ONTARIO—A bright flash of light. A streak across the sky. One object fragments into four bright stars, shimmering momentarily before fading into the inky black night surrounding them.

That’s what lucky spectators saw the evening of November 28 around 9:15 pm when a meteor entered the atmosphere somewhere close to Toronto, creating a dazzling show for viewers from New York State to Northern Ontario, possibly as far as eastern Massachusetts.

“It was certainly a lot bigger than usual, and especially in Toronto, to see something like that, it would have had to have been pretty large to get through the light pollution,” says Emily Deibert, a PhD student in astronomy and astrophysics at the University of Toronto (UofT).

“I didn’t see it myself, but I happened to be on Twitter, so I saw a lot of people live-tweeting the sighting,” she says.

In addition to the many reported civilian sightings through the American Meteor Society (AMS), UofT’s Scarborough campus observatory has a webcam that picked up the fireball through an automatic detection program that tweets video footage of possible incidences. Five users have uploaded dash cam footage onto the AMS sighting website and the CN Tower captured it on its Edgewalk webcam. 

This meteor is considered to be a fireball, a term that describes meteors that are quite bright, brighter than the planet Venus. 

“This meteor was relatively bright, but not extremely bright,” says Hanno Rein, associate professor of UofT’s Department for Physical and Environmental Sciences and the director of the Centre for Planetary Sciences. The UofT observatory camera is part of Western University’s camera network but was the only camera in the system to detect the meteor. As such, the organization has been unable to triangulate a ground track of the meteor.

Ms. Deibert says that although meteors are fairly common, many fall in uninhabited areas where they will never be seen by a human eye. Others are so small that they do not cause much more than a brief, faint streak of light.

“There are a lot of small rocks or objects in space and millions of these collide with the Earth every night,” she says. “In a location with a dark enough sky, for example, Northern Ontario, you could probably expect to see a handful of these ‘shooting stars’ each night.”

As for terminology on earth, meteors are the pieces of rock or metal that burn up in the atmosphere, while meteorites are chunks that survive to land on Earth’s surface. Ms. Deibert says about 90 percent of meteors burn up in the atmosphere.

Meteors, even impressive fireballs like the one that occurred last week, are difficult to predict as one-off occurrences. Meteor showers, however, occur when large, known asteroids pass by Earth and small pieces fall off and enter the atmosphere. These are so large that their orbit can be tracked and forecasted, allowing for rough predictions as to when they will occur. 

Next week, the Geminids meteor shower arrives to Earth with a peak around December 13 and 14. Ms. Deibert says this meteor is too early to be associated with the shower, but that more fireball sightings could be possible during the main event.

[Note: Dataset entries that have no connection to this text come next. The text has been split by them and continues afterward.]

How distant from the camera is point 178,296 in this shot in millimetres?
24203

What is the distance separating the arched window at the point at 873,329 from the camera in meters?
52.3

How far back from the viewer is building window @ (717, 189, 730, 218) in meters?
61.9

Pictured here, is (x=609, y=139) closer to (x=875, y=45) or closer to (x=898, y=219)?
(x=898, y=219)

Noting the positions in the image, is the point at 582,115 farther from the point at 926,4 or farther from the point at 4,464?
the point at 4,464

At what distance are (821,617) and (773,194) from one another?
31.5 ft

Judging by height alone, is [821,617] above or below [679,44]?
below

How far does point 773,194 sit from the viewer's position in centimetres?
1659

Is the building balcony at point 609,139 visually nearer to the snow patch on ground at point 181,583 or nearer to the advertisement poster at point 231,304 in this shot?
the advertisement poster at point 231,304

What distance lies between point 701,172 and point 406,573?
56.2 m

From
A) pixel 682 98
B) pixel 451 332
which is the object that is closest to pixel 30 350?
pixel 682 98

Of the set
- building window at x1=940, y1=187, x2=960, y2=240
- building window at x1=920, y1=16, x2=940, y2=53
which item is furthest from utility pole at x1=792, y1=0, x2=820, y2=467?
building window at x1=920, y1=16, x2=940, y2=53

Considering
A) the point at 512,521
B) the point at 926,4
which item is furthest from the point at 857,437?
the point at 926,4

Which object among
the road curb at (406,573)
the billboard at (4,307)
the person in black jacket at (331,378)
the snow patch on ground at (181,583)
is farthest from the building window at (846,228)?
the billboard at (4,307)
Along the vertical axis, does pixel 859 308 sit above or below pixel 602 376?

Having millions of objects collide with earth every night could point to a disastrous outcome, but given the nature of these small interstellar visitors, Ms. Deibert says the majority are unnoticeable. In extraordinary cases, even a small object that survives its fall through the atmosphere could do considerable damage because of its high velocity. A major meteor could even cause a pressure shockwave through the air that would be similar to an explosion. However, these incidents are exceedingly rare.

Instead, meteors are perhaps another way the universe offers both information and entertainment to us mere mortals on the ground.

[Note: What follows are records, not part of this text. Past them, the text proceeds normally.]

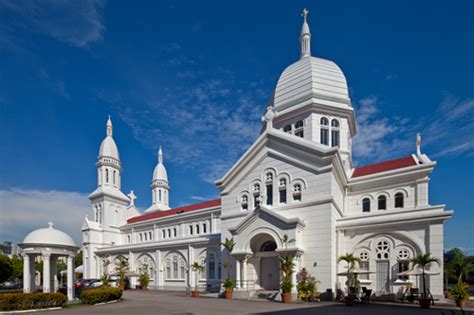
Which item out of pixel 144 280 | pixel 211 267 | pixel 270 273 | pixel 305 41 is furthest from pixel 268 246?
pixel 305 41

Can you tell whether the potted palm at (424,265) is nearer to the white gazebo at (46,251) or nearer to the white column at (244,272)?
the white column at (244,272)

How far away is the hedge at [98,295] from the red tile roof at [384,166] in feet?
72.2

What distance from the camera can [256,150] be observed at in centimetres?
3058

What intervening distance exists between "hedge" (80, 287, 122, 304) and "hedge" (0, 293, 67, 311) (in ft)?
5.02

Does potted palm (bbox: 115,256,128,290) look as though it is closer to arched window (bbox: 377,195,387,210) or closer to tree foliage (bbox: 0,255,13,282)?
tree foliage (bbox: 0,255,13,282)

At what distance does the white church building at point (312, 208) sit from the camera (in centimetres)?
2453

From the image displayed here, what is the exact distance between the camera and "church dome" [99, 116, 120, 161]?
2281 inches

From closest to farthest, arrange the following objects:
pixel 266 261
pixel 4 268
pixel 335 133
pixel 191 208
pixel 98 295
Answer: pixel 98 295
pixel 266 261
pixel 335 133
pixel 4 268
pixel 191 208

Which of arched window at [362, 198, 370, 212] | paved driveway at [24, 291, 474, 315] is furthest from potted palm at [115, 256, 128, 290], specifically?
arched window at [362, 198, 370, 212]

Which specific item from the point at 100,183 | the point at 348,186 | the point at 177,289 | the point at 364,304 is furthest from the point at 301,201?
the point at 100,183

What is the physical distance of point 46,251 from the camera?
24.2 meters

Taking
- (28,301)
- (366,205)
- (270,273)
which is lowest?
(270,273)

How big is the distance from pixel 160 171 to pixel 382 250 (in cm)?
5087

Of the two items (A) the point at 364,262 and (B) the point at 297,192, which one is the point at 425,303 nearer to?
(A) the point at 364,262
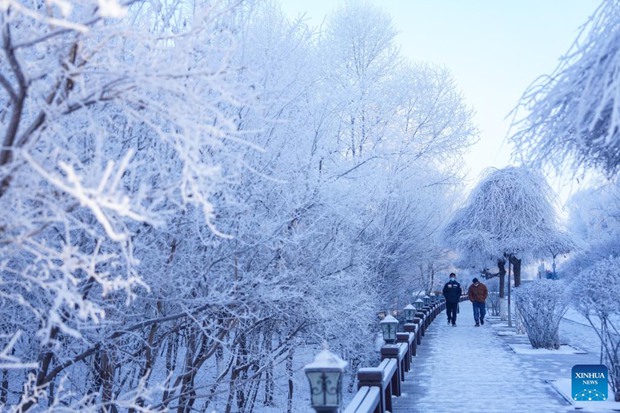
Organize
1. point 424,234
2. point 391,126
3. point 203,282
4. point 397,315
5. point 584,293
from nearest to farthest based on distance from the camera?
point 203,282
point 584,293
point 391,126
point 424,234
point 397,315

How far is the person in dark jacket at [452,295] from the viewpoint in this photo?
21.4 m

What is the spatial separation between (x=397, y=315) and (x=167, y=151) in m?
16.0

“It’s nature’s way of putting on a fireworks show for us,” says Ms. Deibert, explaining that different elements give off different colours of glow when heated, much in the same way that manufactured fireworks use different materials to create a particular colour pattern.

“A green colour in the meteor’s tail, like many people reported, probably means that there is nickel present in the meteor. This can tell us about where the meteor might have originated. We can also study the materials that make up meteorites to learn more about what the Solar System was like when it was young, because a lot of meteorites haven’t changed much since they originally formed. Studying them helps us piece together an origin story of the Solar System,” says Ms. Deibert.

It seems only fitting that this nickel-containing meteor has been spotted in Northern Ontario’s Nickel Belt, a landform that had been formed by a meteor’s impact nearly two billion years ago. This streak in the sky might just have been a small piece of Sudbury returning home to its place in the Nickel City.